Pengambilan sampel dapat dilakukan dengan cara random atau
metode spiral (dengan rumah di tengah sebagai pusatnya) atau
metode zig-zag. Dengan kegiatan ini akan didapatkan angka
kepadatan jentik atau House Index (HI) (Widoyono, 2008).
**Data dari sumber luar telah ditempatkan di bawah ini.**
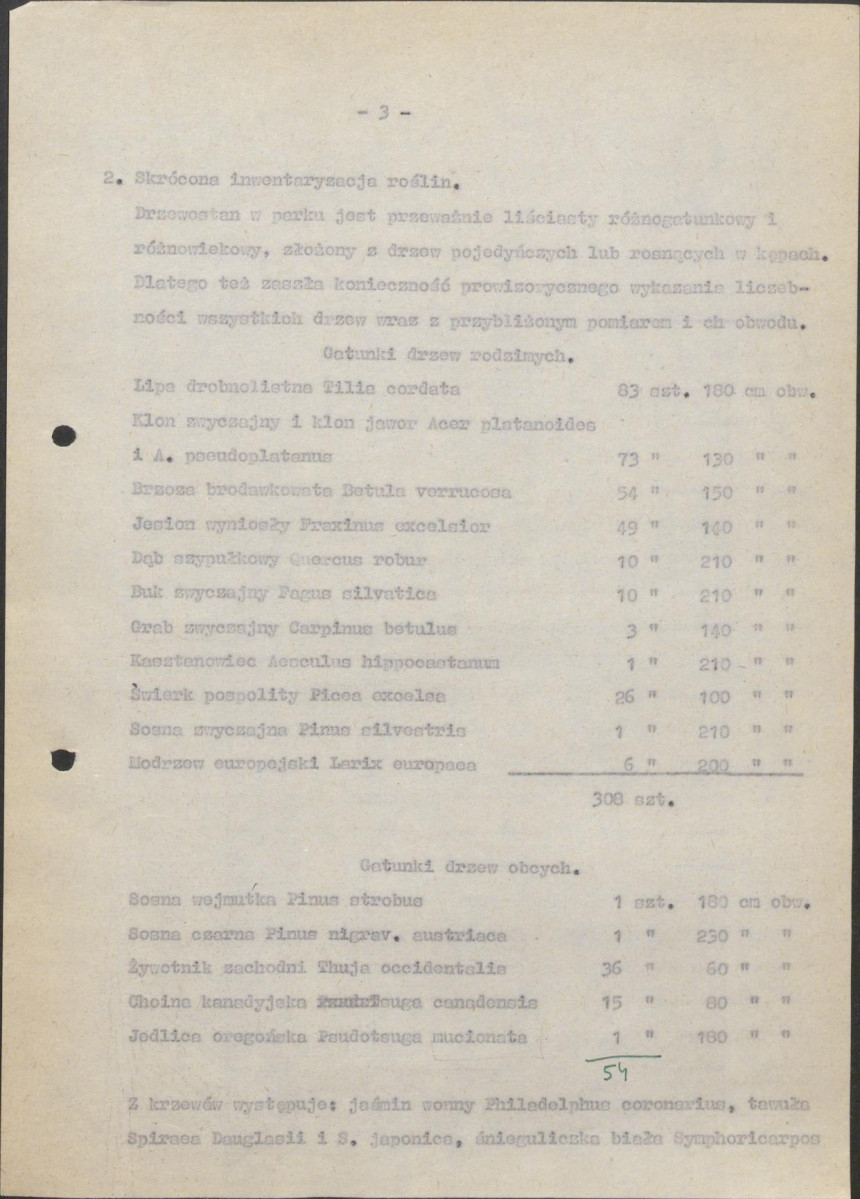 Ewidencja parkowa, skan nr 6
Pembersihan jentik bisa dilakukan dengan pogram Pemberantasan
Sarang Nyamuk (PSN), menggunakan ikan, dan larvasidasi. Tidak
semua jenis ikan memangsa jentik nyamuk Aedes, hanya ikan jenis
gambusia, seperti ikan kepala timah. Selain itu ada beberapa
pemangsa jentik nyamuk Aedes yang ada di alam, yaitu burung air,
serangga, dan ikan. Namun pemangsa itu sudah semakin langka,
sehingga campur tangan manusia memang diperlukan (Nadesul,
2007).
4) Penggerakan PSN
Kegiatan PSN dengan menguras dan menyikat TPA seperti bak
mandi atau WC, drum seminggu sekali, menutup rapat-rapat TPA
seperti gentong air atau tempayan, mengubur atau menyingkirkan
barang-barang bekas yang dapat menampung air hujan serta
mengganti air vas bunga, tempat minum burung seminggu sekali
merupakan upaya untuk melakukan PSN DBD. Masyarakat
diharapkan rutin melakukan kegiatan tersebut dan pihak
pemerintah melakukan pemeriksaan jentik berkala, sehingga
pencegahan dan pemberantasan penyakit DBD dapat berjalan
dengan baik.
5) Pencegahan gigitan nyamuk.
Pencegahan gigitan nyamuk dapat dilakukan dengan pemakaian
kawat kasa, menggunakan kelambu, menggunakan obat nyamuk
(bakar, oles), dan tidak melakukan kebiasaan beresiko seperti tidur
siang, dan menggantung baju. Pemakaian kasa pada ventilasi yang
dilakukan merupakan pencegahan secara fisik terhadap nyamuk
yang bertujuan agar nyamuk tidak sampai masuk rumah ataupun
kamar tidur.
6) Pengendalian vektor.
Pengendalian vektor melalui surveilans vektor diatur dalam
Kepmenkes No.581 tahun 1992, bahwa kegiatan pemberantasan
sarang nyamuk (PSN) dilakukan secara periodik oleh masyarakat
yang dikoordinir oleh RT/RW dalam bentuk PSN dengan pesan
inti 3M plus. Keberhasilan kegiatan PSN antara lain dapat diukur
dengan Angka Bebas Jentik (ABJ). Apabila ABJ lebih atau sama
dengan 95% diharapkan penularan DBD dapat dicegah atau
dikurangi. Sejak tahun 2004 telah diperkenalkan suatu metode
komunikasi atau penyampaian informasi atau pesan yang
berdampak pada perubahan perilaku dalam pelaksanaan PSN
melalui pendekatan sosial budaya setempat yaitu Metode
Communication for Behavioral Impact (COMBI) (Pusat Data dan
Surveilans Epidemiologi, Kemenkes RI, 2010).